This valuable contribution combines high-resolution histology with magnetic resonance imaging in a novel way to study the organisation of the human amygdala. The main findings convincingly show the axes of microstructural organisation within the amygdala and how they map onto the functional organisation. Overall, the approach taken in this paper showcases the utility of combining multiple modalities at different spatial scales to help understand brain organisation.

Reviewer #1 (Public review):

Anonymous

The paper by Auer et. makes several contributions:

(1) The study developed a novel approach to map the microstructural organization of the human amygdala by applying radiomics and dimensionality reduction techniques to high-resolution histological data from the BigBrain dataset.

(2) The method identified two main axes of microstructural variation in the amygdala, which could be translated to in vivo 7 Tesla MRI data in individual subjects.

(3) Functional connectivity analysis using resting-state fMRI suggests that microstructurally defined amygdala subregions had distinct patterns of functional connectivity to cortical networks, particularly the limbic, frontoparietal, and default mode networks.

(4) Meta-analytic decoding was used to suggest that the superior amygdala subregion's connectivity is associated with autobiographical memory, while the inferior subregion was linked to emotional face processing.

(5) Overall, the data-driven, multimodal approach provides an account of amygdala microstructure and possibly function that can be applied at the individual subject level, potentially advancing research on amygdala organization.

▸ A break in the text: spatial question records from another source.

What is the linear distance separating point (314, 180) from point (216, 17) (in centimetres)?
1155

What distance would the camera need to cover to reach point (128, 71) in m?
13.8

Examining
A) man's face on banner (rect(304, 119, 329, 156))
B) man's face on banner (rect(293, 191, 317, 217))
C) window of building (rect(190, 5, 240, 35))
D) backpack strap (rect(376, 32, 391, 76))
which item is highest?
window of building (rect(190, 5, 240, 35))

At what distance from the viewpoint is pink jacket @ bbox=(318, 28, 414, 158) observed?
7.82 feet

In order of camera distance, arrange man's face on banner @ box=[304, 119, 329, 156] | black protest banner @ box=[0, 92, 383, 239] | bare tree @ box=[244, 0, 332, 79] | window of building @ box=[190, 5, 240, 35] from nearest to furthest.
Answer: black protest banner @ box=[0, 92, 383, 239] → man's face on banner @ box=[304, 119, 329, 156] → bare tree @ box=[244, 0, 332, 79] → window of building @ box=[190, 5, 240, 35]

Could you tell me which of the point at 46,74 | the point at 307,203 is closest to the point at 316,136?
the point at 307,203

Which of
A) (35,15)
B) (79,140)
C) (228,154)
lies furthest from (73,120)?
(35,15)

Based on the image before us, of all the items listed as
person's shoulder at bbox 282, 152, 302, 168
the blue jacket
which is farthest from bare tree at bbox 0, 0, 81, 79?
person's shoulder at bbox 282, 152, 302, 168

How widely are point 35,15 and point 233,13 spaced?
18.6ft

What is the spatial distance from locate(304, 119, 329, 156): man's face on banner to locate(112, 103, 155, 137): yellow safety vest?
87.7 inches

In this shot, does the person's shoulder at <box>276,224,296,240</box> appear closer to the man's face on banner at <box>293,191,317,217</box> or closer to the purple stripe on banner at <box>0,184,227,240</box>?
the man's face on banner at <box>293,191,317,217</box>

Reviewer #2 (Public review):

Anonymous

Summary:

This study bridges a micro- to macroscale understanding of the organization of the amygdala. First, using a data-driven approach, the authors identify structural clusters in the human amygdala from high-resolution post-mortem histological data. Next, multimodal imaging data to identify structural subunits of the amygdala and the functional networks in which they are involved. This approach is exciting because it permits the identification of both structural amygdalar subunits, and their functional implications, in individual subjects. There are, however, some differences in the macro and microscale levels of organization that should be addressed.

Strengths:

The use of data-driven parcellation on a structure that is important for human emotion and cognition, and the combination of this with high-resolution individual imaging-based parcellation, is a powerful and exciting approach, addressing both the need for a template-level understanding of organization as well as a parcellation that is valid for individuals. The functional decoding of rsfMRI permits valuable insight into the functional role of structural subunits. Overall, the combination of micro to macro, structure, and function, and general organization to individual relevance is an impressive holistic approach to brain mapping.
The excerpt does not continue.